---------- Material for this task
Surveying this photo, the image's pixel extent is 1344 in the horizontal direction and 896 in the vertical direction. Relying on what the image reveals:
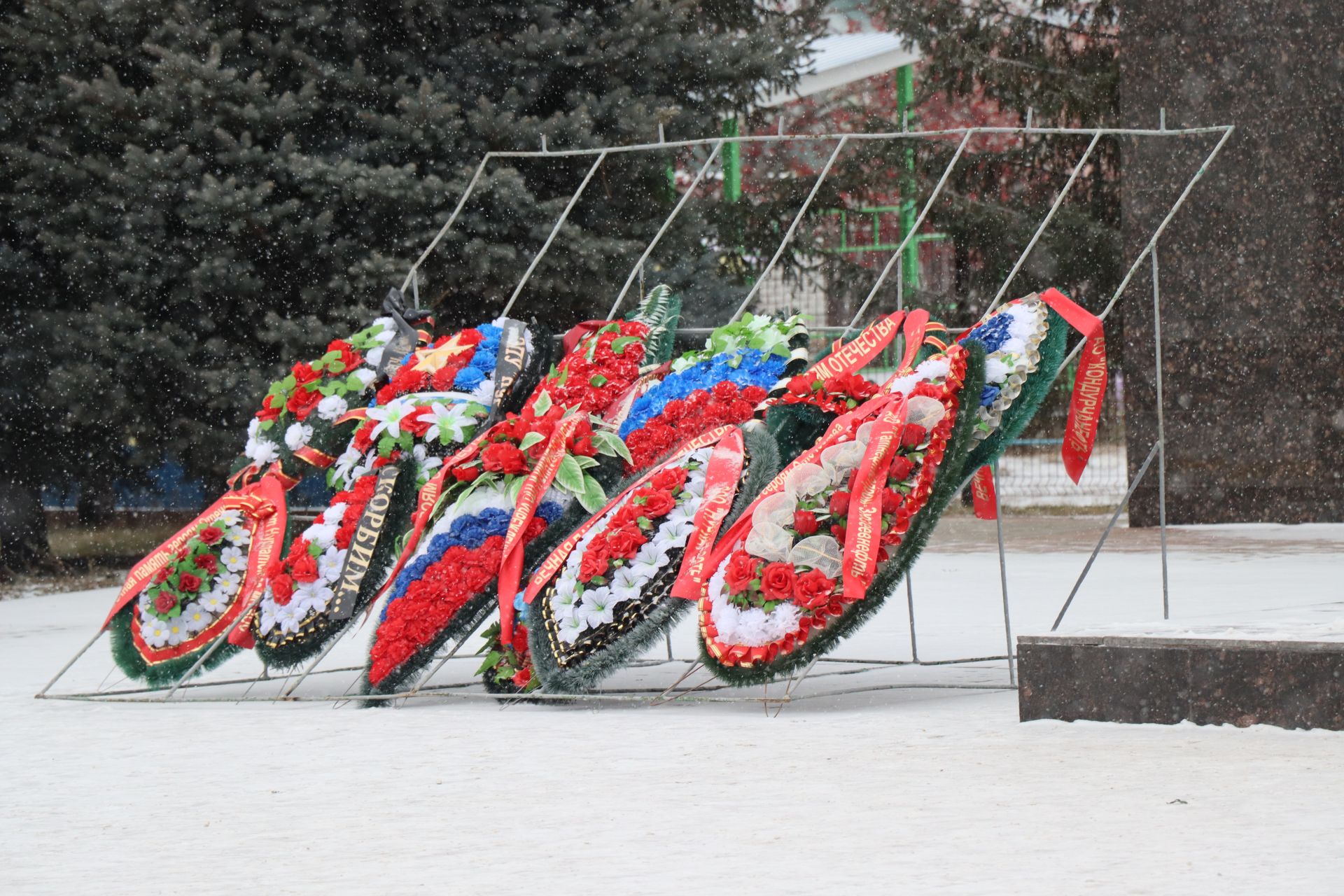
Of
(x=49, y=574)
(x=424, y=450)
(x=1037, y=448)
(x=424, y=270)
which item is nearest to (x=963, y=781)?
(x=424, y=450)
--------------------
**What is expected:**
Count how many lines of the data above contain the string "vertical", treating uppercase and lowercase as different. Reply with the number alone.

**Final answer:**
1